TOWARDS NATURALISTIC REPRESENTATION LEARNING IN HEALTH AND DISEASE
Humans learn more from their experiences than just how to behave in different situations. They also learn to organize experiences into internal representations that facilitate flexible behavior, in domains ranging from simple decision-making to goal-directed action in naturalistic, richly structured environments. In the first part of the talk, I will show that such representation learning relies on selective attention to constrain the dimensionality of environments that humans learn from; and that attention is in turn guided by inference over what features of the environment are relevant for the task at hand.
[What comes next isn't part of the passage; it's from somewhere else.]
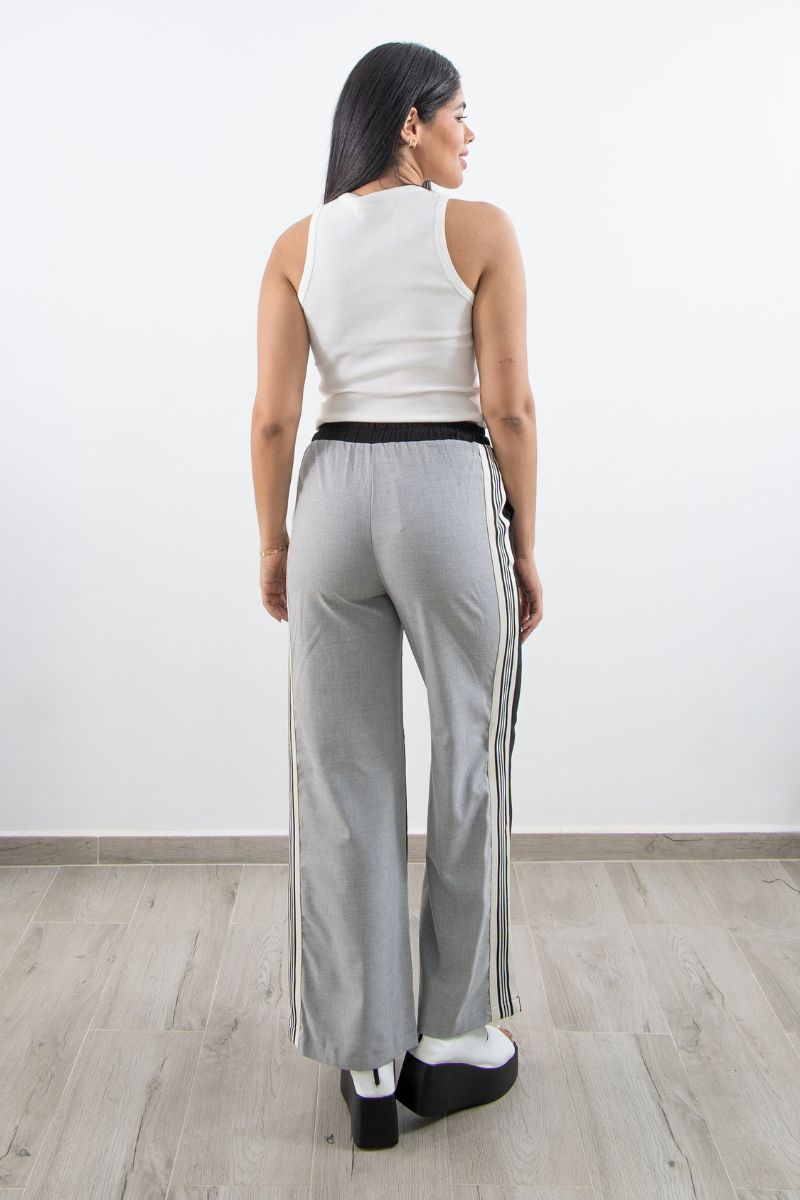 Two-tone jogger pants with side stripes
In the second part of the talk, I will present ongoing work leveraging virtual reality (VR) in combination with eye-tracking to study representation learning in naturalistic settings. I will conclude with a discussion of how predictive modeling of behavior in VR may yield insights into cognitive factors that affect mental health.
Dr. Jeanne Holm
USING DATA TO IMPROVE EQUITY
In the midst of a pandemic and economic stress, governments have to make real-time decisions on maximizing safety and minimizing economic and personal impact. How can we use data, behavioral science, and our shared need for safety to create a more connected ecosystem where government, residents, and businesses share information in more intertwined ways. Getting access to that information, equitably, is a challenge throughout the world. In the City of Los Angeles, we use data-driven decisions to pave the way to connect all 4,000,000 residents with the information and services they need to thrive. Learn how Los Angeles is using data science and leading-edge technology to connect all of our communities, residents, and businesses.
Dr. Alex Szalay
FROM SKY SURVEYS TO CANCER: SPATIAL DATA EVERYWHERE
The talk describes a 25 year journey leading from the Sloan Digital Sky Survey to a wide range of projects in data science. There are many common threads: the need for extreme interactivity, the need for flexible data aggregation and the commonality of spatial data. The size of data sets have grown almost a million fold, but user expectations for almost instant results has not changed. The talk will describe the gradual evolution of the SciServer, and how new interactive metaphors to interact with hundreds of terabytes of turbulence simulations emerged. We will discuss how machine learning and AI tools are transforming science, from simulations to how large experiments are designed and executed. We will also emphasize that much of these new developments still rely on having unique high value data sets at our fingertips, and how the long term survival of these is entering a critical, endangered phase.
Dr. Talitha Washington
‘WHY WE CAN’T WAIT’: USING SOCIAL JUSTICE TO TRANSFORM DATA SCIENCE
Located in the “Cradle of the Civil Rights Movement”, the Atlanta University Center (AUC) Data Science Initiative has a keen focus to advance social justice through data science. The AUC is a consortium of four historically black colleges and universities (HBCUs) in Atlanta, Georgia: Clark Atlanta University, Morehouse College, Morehouse School of Medicine, and Spelman College. The inaugural director of the AUC Data Science Initiative, Dr. Talitha Washington, hopes to move data science towards ethics and fairness for Black America because “whatever affects one directly, affects all indirectly.”